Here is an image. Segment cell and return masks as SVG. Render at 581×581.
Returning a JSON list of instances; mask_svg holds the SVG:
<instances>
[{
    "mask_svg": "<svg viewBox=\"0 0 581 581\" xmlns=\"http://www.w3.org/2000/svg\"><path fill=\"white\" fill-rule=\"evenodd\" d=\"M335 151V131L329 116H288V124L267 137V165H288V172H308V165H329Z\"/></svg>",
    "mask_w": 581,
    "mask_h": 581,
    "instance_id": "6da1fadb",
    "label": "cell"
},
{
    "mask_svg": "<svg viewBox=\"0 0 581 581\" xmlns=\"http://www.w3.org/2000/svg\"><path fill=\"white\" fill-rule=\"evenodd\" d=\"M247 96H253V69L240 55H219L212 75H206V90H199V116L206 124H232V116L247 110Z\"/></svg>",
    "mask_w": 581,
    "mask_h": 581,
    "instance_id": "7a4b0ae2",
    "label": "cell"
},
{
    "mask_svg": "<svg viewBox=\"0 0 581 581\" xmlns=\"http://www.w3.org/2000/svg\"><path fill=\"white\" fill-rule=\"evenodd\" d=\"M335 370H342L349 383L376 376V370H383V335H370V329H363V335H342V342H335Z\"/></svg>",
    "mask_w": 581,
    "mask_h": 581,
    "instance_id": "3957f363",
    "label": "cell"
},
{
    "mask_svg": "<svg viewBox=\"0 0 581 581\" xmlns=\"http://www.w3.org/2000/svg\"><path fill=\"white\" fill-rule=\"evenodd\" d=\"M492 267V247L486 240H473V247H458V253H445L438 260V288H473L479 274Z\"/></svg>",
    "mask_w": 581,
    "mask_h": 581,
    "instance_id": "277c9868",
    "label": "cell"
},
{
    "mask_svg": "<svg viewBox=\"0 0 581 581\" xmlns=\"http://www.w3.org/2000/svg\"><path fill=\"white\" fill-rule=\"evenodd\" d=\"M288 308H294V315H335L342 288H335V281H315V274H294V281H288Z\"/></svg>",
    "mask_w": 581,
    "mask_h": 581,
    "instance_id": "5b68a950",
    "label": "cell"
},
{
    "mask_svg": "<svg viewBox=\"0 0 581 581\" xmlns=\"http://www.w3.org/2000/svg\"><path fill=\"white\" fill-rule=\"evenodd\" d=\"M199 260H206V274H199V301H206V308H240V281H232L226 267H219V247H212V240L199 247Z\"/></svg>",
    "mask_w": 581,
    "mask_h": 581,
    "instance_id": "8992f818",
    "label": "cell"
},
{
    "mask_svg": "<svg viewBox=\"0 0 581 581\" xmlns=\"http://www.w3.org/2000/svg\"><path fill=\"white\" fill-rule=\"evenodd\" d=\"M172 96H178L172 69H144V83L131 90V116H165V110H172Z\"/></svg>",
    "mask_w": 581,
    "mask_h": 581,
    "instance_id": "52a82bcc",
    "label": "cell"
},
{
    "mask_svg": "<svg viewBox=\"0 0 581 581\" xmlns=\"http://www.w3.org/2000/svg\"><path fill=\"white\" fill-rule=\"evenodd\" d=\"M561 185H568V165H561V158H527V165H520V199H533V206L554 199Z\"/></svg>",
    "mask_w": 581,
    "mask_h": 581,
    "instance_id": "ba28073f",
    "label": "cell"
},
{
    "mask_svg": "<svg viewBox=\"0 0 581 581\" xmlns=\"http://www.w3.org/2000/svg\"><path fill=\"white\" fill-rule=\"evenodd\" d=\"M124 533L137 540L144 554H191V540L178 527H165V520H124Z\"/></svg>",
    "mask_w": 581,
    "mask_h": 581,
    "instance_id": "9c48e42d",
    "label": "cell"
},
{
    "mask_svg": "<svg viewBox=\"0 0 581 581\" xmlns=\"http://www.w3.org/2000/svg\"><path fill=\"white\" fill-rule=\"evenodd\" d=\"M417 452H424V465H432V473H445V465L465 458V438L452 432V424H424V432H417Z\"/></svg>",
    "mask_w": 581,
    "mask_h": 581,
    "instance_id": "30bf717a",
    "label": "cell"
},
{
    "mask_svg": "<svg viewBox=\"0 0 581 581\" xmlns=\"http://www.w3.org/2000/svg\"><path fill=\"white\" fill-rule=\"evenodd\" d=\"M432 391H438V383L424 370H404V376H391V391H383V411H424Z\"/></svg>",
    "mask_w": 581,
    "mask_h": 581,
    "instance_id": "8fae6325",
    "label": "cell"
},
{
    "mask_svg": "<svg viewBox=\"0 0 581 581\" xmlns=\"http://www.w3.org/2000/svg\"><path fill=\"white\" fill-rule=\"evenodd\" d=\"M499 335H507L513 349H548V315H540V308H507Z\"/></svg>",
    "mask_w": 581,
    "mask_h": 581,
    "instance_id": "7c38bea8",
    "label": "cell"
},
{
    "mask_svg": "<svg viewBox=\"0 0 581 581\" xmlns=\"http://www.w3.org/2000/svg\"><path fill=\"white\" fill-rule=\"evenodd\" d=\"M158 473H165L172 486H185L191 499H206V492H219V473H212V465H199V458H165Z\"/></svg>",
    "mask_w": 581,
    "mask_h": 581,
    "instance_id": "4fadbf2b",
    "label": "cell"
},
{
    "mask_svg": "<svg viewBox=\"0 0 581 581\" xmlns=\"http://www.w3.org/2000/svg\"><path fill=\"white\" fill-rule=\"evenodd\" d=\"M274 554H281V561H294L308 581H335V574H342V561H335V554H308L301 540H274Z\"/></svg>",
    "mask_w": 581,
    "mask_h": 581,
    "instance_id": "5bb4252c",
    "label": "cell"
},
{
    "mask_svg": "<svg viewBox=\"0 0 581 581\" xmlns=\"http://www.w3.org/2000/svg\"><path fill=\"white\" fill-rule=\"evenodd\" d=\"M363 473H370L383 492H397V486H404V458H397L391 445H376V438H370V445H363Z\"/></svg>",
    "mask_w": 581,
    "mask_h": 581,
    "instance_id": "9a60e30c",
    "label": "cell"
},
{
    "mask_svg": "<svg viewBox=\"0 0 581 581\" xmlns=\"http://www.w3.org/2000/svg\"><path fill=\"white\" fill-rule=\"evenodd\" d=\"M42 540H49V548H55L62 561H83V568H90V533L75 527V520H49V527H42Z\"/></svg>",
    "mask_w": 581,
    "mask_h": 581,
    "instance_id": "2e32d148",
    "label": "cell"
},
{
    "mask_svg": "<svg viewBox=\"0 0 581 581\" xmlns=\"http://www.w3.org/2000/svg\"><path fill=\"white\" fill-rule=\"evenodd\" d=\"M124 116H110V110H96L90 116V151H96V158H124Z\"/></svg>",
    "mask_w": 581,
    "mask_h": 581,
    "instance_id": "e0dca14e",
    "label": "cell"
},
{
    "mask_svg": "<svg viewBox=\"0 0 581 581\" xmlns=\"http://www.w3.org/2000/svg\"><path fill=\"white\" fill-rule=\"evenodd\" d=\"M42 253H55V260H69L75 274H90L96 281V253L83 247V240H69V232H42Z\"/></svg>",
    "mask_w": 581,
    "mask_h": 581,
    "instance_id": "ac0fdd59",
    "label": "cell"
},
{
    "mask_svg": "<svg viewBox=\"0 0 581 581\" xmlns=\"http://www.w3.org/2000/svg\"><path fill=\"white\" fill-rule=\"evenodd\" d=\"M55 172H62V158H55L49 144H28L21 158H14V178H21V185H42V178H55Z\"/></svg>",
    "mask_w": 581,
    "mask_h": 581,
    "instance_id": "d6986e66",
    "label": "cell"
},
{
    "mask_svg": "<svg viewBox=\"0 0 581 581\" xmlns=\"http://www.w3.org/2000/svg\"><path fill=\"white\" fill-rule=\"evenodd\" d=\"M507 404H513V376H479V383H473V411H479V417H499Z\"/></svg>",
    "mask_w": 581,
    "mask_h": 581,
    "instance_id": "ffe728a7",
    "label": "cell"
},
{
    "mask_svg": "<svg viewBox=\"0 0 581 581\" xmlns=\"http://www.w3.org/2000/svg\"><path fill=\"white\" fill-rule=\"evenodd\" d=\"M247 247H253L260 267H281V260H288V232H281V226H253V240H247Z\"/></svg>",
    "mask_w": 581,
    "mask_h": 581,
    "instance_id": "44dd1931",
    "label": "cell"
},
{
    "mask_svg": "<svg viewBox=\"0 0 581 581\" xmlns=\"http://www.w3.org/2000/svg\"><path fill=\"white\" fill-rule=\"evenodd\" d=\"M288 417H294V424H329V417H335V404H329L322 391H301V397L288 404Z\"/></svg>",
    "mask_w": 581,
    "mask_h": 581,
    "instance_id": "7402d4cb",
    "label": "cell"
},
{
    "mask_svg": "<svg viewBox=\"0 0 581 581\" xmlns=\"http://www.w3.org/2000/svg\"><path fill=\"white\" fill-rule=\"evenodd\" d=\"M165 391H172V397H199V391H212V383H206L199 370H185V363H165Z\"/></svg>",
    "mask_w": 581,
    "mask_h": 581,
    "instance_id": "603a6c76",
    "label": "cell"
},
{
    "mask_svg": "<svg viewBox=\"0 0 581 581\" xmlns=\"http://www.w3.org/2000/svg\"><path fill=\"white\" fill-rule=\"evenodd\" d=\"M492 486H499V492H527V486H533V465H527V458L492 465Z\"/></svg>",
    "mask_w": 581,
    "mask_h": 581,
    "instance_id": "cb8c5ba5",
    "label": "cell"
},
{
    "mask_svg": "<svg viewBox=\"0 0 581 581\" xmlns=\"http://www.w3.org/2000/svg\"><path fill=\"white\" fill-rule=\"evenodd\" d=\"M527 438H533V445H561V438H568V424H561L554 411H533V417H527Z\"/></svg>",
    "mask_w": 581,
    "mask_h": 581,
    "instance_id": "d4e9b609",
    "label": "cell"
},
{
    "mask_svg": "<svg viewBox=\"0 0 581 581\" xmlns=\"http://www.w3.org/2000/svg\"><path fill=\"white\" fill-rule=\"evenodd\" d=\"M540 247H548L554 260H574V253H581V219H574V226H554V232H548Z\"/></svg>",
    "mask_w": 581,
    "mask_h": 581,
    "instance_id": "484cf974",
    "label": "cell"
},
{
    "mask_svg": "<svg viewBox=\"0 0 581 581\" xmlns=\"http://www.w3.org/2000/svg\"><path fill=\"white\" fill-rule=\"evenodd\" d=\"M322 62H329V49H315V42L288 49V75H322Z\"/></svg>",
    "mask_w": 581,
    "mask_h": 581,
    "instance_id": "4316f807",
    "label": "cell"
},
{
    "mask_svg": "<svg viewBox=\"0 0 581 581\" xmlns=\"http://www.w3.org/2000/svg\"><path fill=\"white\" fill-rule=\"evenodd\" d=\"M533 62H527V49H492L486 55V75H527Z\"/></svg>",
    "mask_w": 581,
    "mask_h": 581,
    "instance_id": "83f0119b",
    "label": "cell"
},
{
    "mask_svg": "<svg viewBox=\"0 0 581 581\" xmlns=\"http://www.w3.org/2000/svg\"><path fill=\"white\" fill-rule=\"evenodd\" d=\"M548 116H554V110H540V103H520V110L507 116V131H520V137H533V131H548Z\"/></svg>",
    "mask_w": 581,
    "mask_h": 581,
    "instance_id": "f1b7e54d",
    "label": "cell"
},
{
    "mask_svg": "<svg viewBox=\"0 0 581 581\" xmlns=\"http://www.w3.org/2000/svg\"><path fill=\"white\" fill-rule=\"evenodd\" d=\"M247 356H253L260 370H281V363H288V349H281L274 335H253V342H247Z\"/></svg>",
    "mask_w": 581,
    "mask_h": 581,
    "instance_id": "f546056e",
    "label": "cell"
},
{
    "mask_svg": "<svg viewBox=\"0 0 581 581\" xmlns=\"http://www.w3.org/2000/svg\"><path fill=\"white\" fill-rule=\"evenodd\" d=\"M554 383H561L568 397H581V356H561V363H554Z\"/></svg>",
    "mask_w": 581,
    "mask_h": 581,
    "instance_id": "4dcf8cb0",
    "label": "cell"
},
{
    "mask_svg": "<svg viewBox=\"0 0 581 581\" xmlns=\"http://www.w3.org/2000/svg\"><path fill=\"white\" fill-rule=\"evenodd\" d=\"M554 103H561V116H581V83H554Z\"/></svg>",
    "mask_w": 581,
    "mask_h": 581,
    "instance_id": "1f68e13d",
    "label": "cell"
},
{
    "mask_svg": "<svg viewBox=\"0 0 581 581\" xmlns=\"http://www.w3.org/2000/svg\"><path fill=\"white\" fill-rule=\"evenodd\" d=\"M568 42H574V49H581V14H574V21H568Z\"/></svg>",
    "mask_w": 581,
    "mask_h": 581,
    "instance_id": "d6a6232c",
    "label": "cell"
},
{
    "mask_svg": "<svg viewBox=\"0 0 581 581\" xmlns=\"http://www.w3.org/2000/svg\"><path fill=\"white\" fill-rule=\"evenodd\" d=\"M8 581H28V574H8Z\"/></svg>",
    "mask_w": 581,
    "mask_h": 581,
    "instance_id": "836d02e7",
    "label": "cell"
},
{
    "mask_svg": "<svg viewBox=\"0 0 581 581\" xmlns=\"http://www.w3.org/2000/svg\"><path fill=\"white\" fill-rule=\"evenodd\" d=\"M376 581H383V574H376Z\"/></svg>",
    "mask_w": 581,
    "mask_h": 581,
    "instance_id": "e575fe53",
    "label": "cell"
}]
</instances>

▬▬▬

Could you reproduce, character for character, the stretch of the material above from its very start through the line containing "267V247L486 240H473V247H458V253H445L438 260V288H473L479", with that line included?

Here is an image. Segment cell and return masks as SVG. Render at 581×581.
Returning a JSON list of instances; mask_svg holds the SVG:
<instances>
[{
    "mask_svg": "<svg viewBox=\"0 0 581 581\" xmlns=\"http://www.w3.org/2000/svg\"><path fill=\"white\" fill-rule=\"evenodd\" d=\"M335 151V131L329 116H288V124L267 137V165H288V172H308V165H329Z\"/></svg>",
    "mask_w": 581,
    "mask_h": 581,
    "instance_id": "6da1fadb",
    "label": "cell"
},
{
    "mask_svg": "<svg viewBox=\"0 0 581 581\" xmlns=\"http://www.w3.org/2000/svg\"><path fill=\"white\" fill-rule=\"evenodd\" d=\"M247 96H253V69L240 55H219L212 75H206V90H199V116L206 124H232V116L247 110Z\"/></svg>",
    "mask_w": 581,
    "mask_h": 581,
    "instance_id": "7a4b0ae2",
    "label": "cell"
},
{
    "mask_svg": "<svg viewBox=\"0 0 581 581\" xmlns=\"http://www.w3.org/2000/svg\"><path fill=\"white\" fill-rule=\"evenodd\" d=\"M335 370H342L349 383L376 376V370H383V335H370V329H363V335H342V342H335Z\"/></svg>",
    "mask_w": 581,
    "mask_h": 581,
    "instance_id": "3957f363",
    "label": "cell"
},
{
    "mask_svg": "<svg viewBox=\"0 0 581 581\" xmlns=\"http://www.w3.org/2000/svg\"><path fill=\"white\" fill-rule=\"evenodd\" d=\"M492 267V247L486 240H473V247H458V253H445L438 260V288H473L479 274Z\"/></svg>",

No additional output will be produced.